>>>
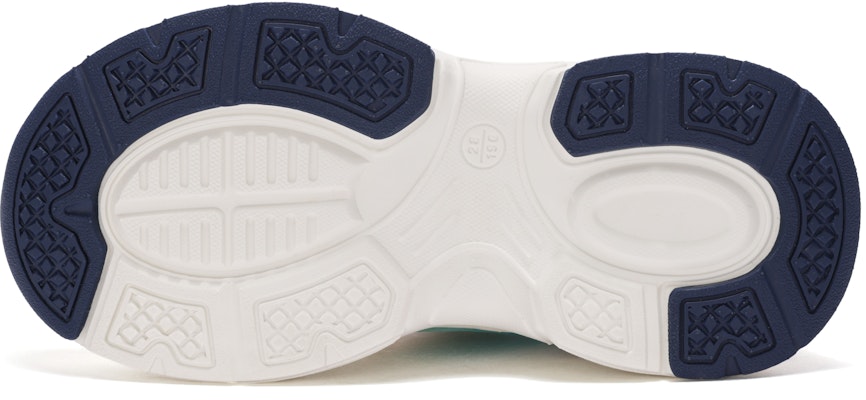 (Preschool) PONY Classic 'Yellow White' Running Shoes 234K1MD55YW Details for (Preschool) PONY Classic 'Yellow White' Running Shoes 234K1MD55YW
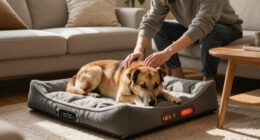 7 Best Infrared PEMF Dog Beds in 2026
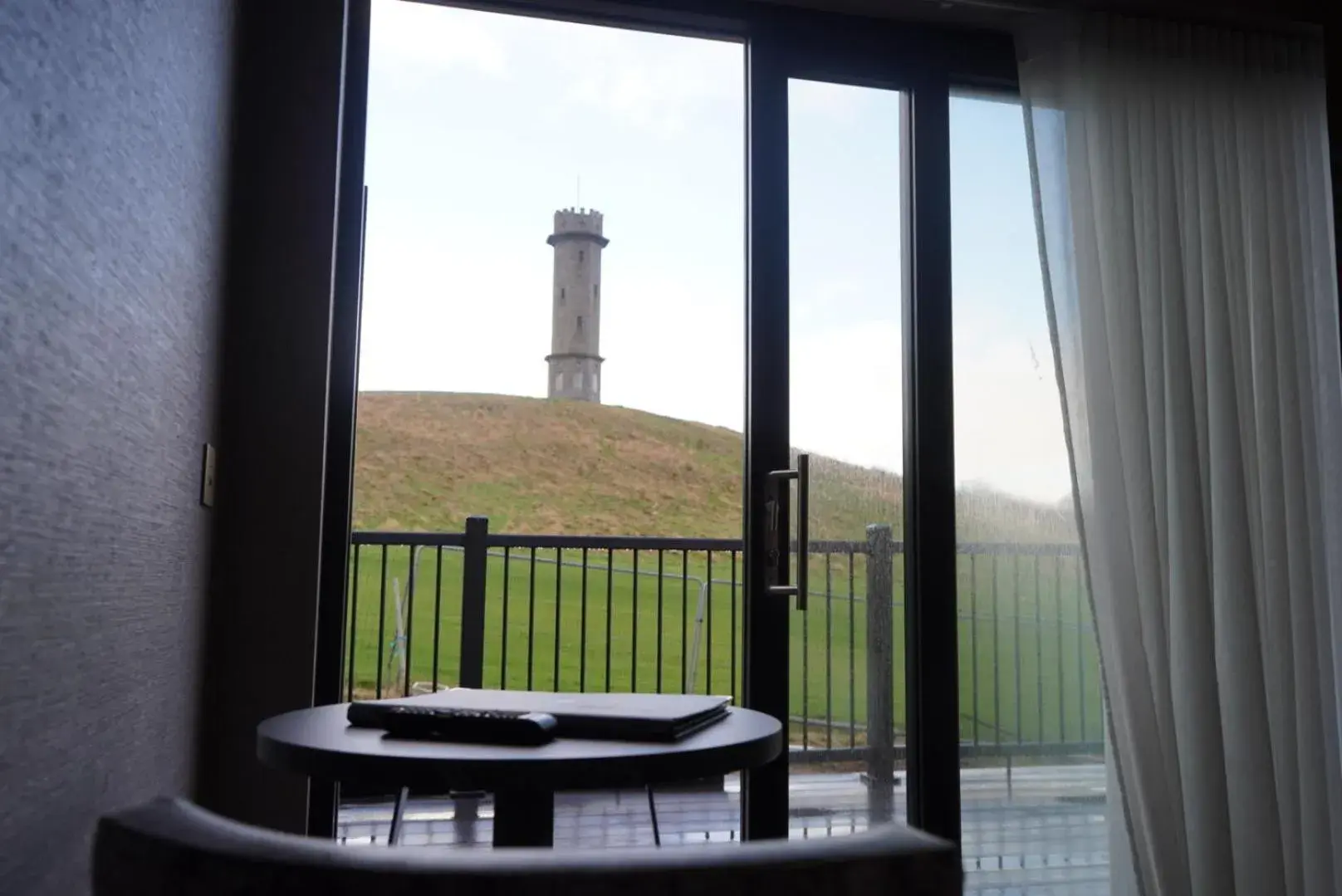 The Knowes Hotel & Restaurant The Knowes Hotel & Restaurant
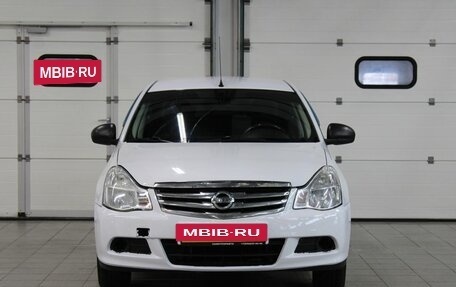 Nissan Almera, 2015 год, 387 000 рублей, 2 фотография
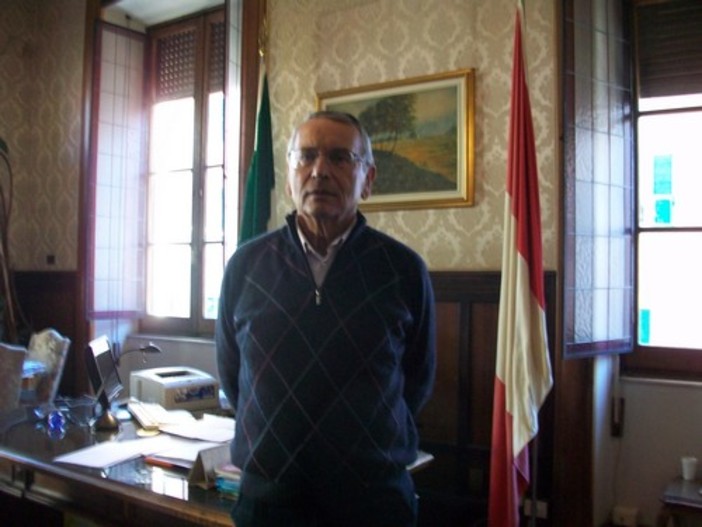 Savona: Caviglia "Autostrada Predosa-Albenga non deve rimanere un sogno, va realizzata" Savona: Caviglia "Autostrada Predosa-Albenga non deve rimanere un sogno, va realizzata"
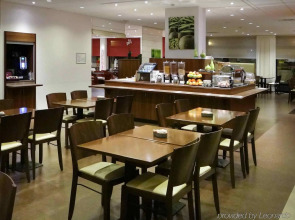 ibis Antwerpen Centrum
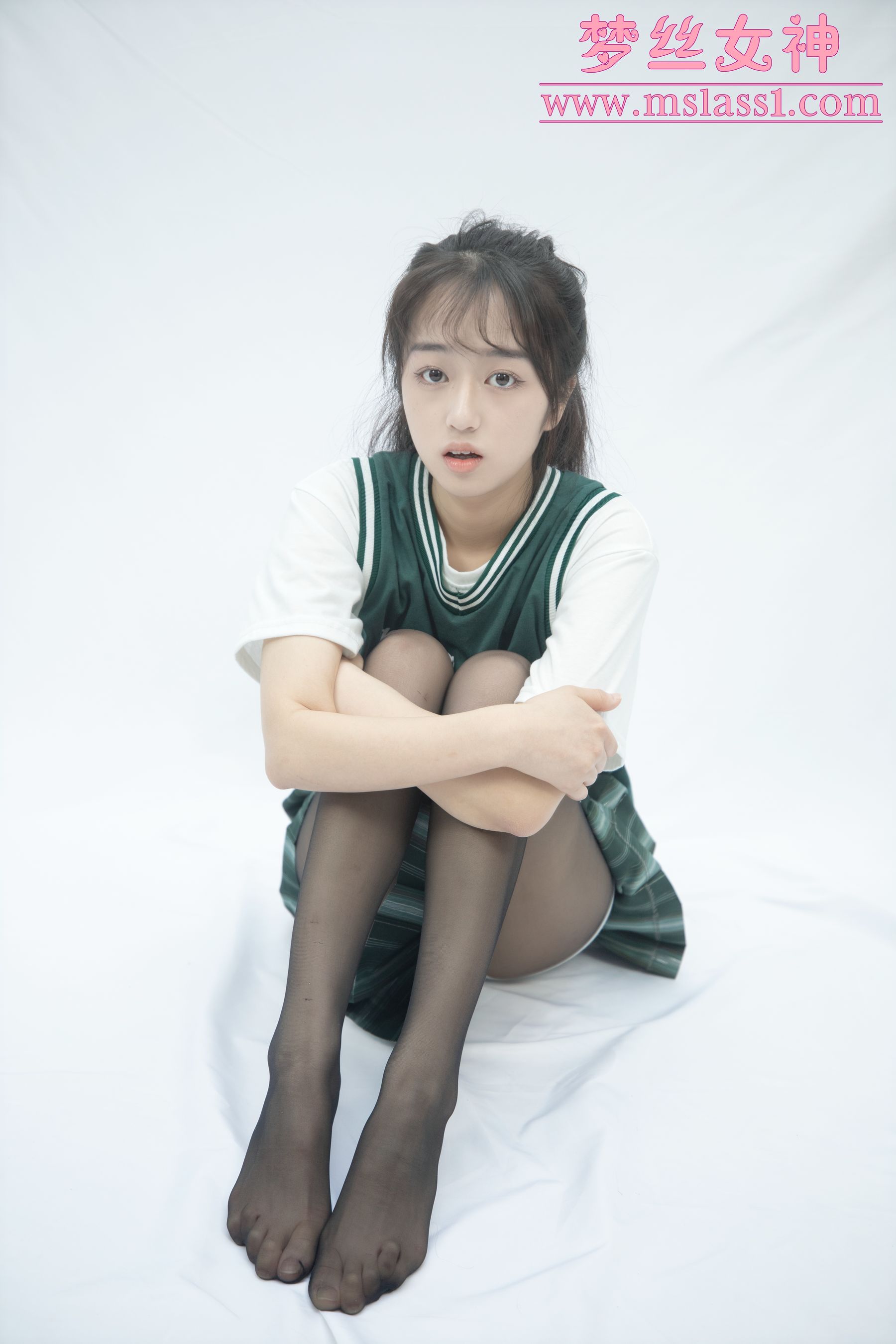 王娇娇 球衣黑丝-图14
<<<
--- EXERCISE ---
Lay out every one of the records above as a Markdown table with two columns, Row and Text, giving each line its own numbered row. Skip blank lines and leave the pictures out.

--- ANSWER SPACE ---
| Row | Text |
|---|---|
| 1 |  (Preschool) PONY Classic 'Yellow White' Running Shoes 234K1MD55YW Details for (Preschool) PONY Classic 'Yellow White' Running Shoes 234K1MD55YW |
| 2 |  7 Best Infrared PEMF Dog Beds in 2026 |
| 3 |  The Knowes Hotel & Restaurant The Knowes Hotel & Restaurant |
| 4 |  Nissan Almera, 2015 год, 387 000 рублей, 2 фотография |
| 5 |  Savona: Caviglia "Autostrada Predosa-Albenga non deve rimanere un sogno, va realizzata" Savona: Caviglia "Autostrada Predosa-Albenga non deve rimanere un sogno, va realizzata" |
| 6 |  ibis Antwerpen Centrum |
| 7 |  王娇娇 球衣黑丝-图14 |